> **WORK TO COMPLETE**
From the entries below, reproduce exactly the lines from the one with "Bunch Of Legos" through the one with "Borgeld Bv, Gerard", both included, without images.

> **EXERCISE MATERIAL**
▬▬▬
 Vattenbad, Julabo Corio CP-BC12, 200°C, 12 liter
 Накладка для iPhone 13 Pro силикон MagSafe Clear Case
▬▬▬
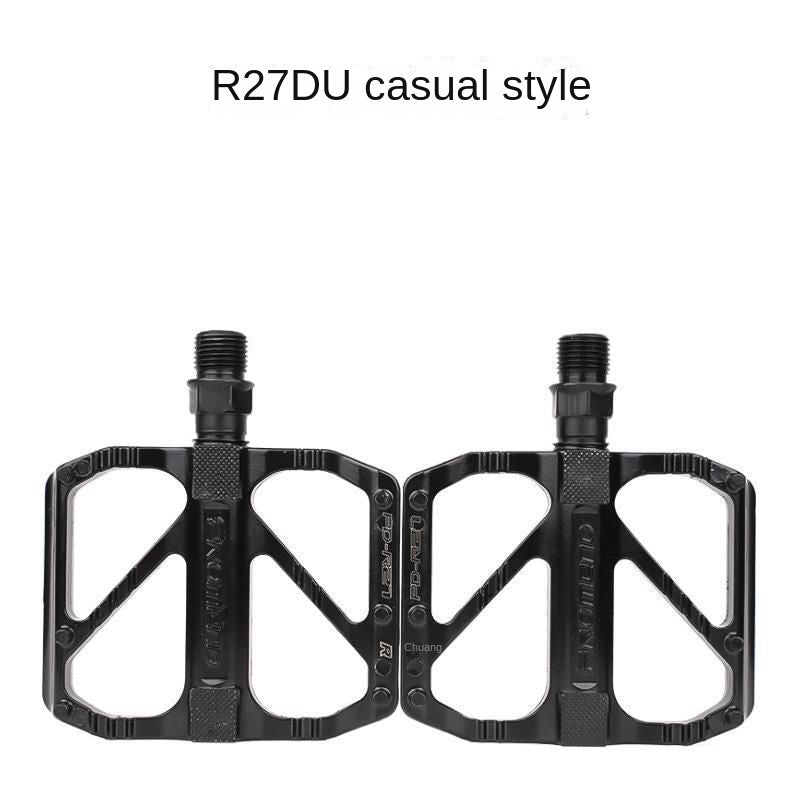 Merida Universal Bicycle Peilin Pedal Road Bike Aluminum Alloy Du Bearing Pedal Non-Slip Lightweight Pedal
▬▬▬
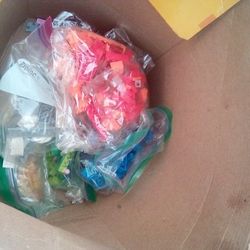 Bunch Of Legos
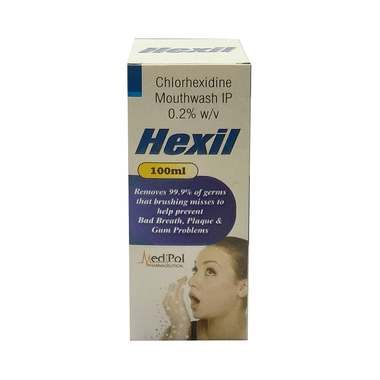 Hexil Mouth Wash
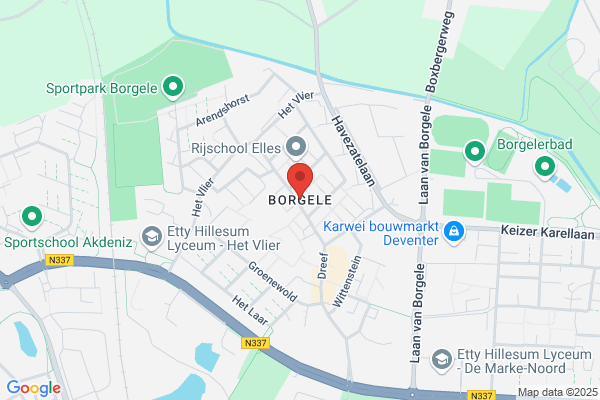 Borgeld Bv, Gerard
▬▬▬
> **OUTPUT FOR THIS EXERCISE**
 Bunch Of Legos
 Hexil Mouth Wash
 Borgeld Bv, Gerard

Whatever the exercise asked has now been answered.